To do ▸
Restate the whole listing below word for word and keep the images out.

Provided entries ▸

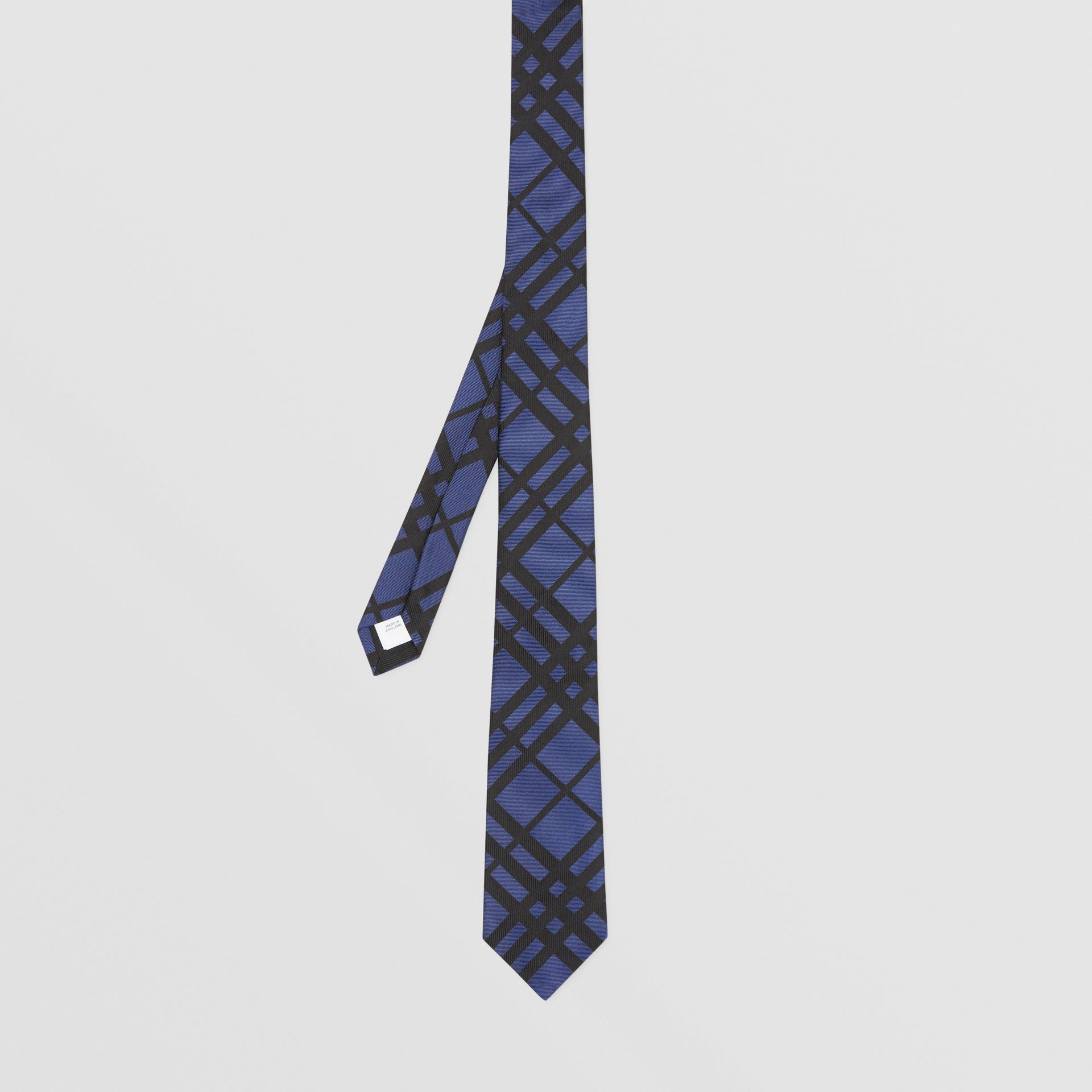 Classic Cut Check Silk Jacquard Tie in Canvas Blue - Men | Burberry Hong Kong S.A.R - gallery image 4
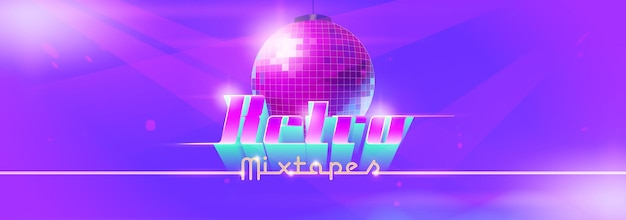 Retro mixtape dance banner with disco ball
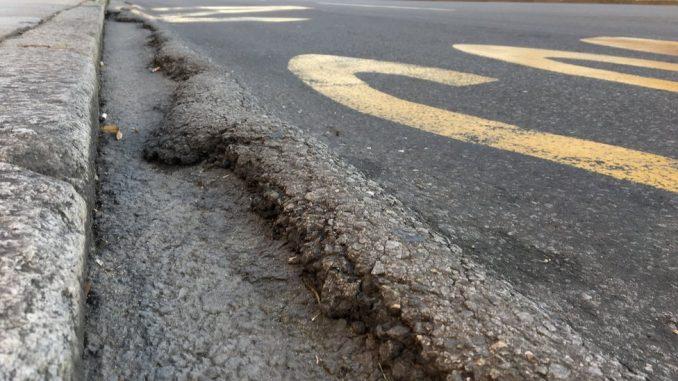 Beograd, saobraćaj i ulice: Zašto se gužva beogradski asfalt 5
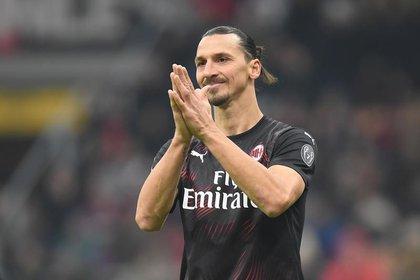 Zlatan Ibrahimovic tiene 38 años y el final de su carrera se acerca (Reuters)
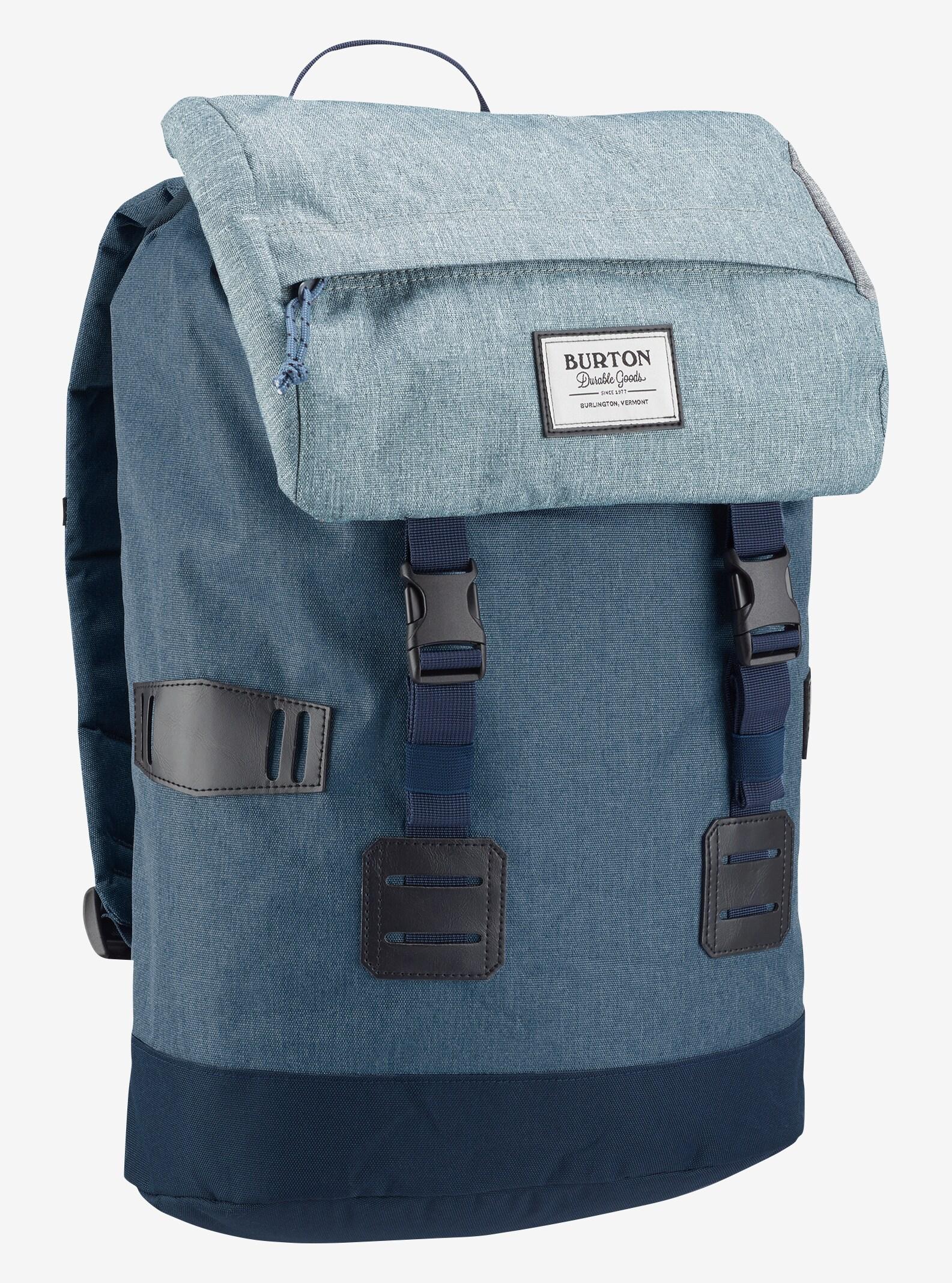 Burton Tinder Backpack shown in LA Sky Heather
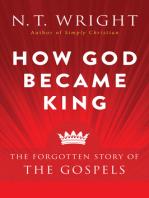 How God Became King
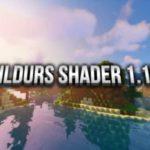 minecraft shader 1.15.2 shader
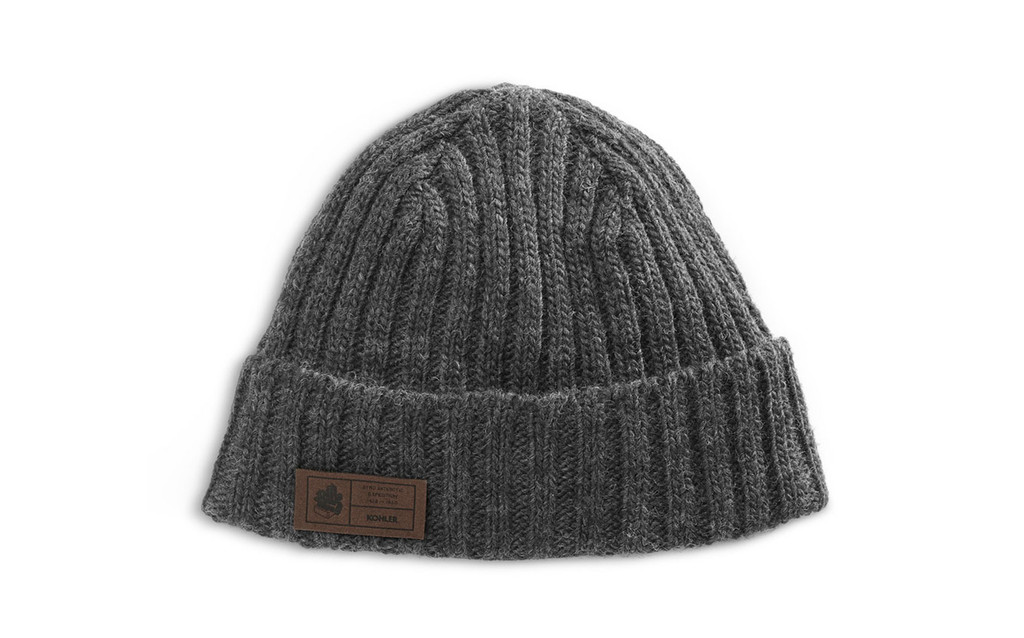 ADMIRAL BYRD ANTARCTIC EXPEDITION HAT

Final answer ▸
 Classic Cut Check Silk Jacquard Tie in Canvas Blue - Men | Burberry Hong Kong S.A.R - gallery image 4
 Retro mixtape dance banner with disco ball
 Beograd, saobraćaj i ulice: Zašto se gužva beogradski asfalt 5
 Zlatan Ibrahimovic tiene 38 años y el final de su carrera se acerca (Reuters)
 Burton Tinder Backpack shown in LA Sky Heather
 How God Became King
 minecraft shader 1.15.2 shader
 ADMIRAL BYRD ANTARCTIC EXPEDITION HAT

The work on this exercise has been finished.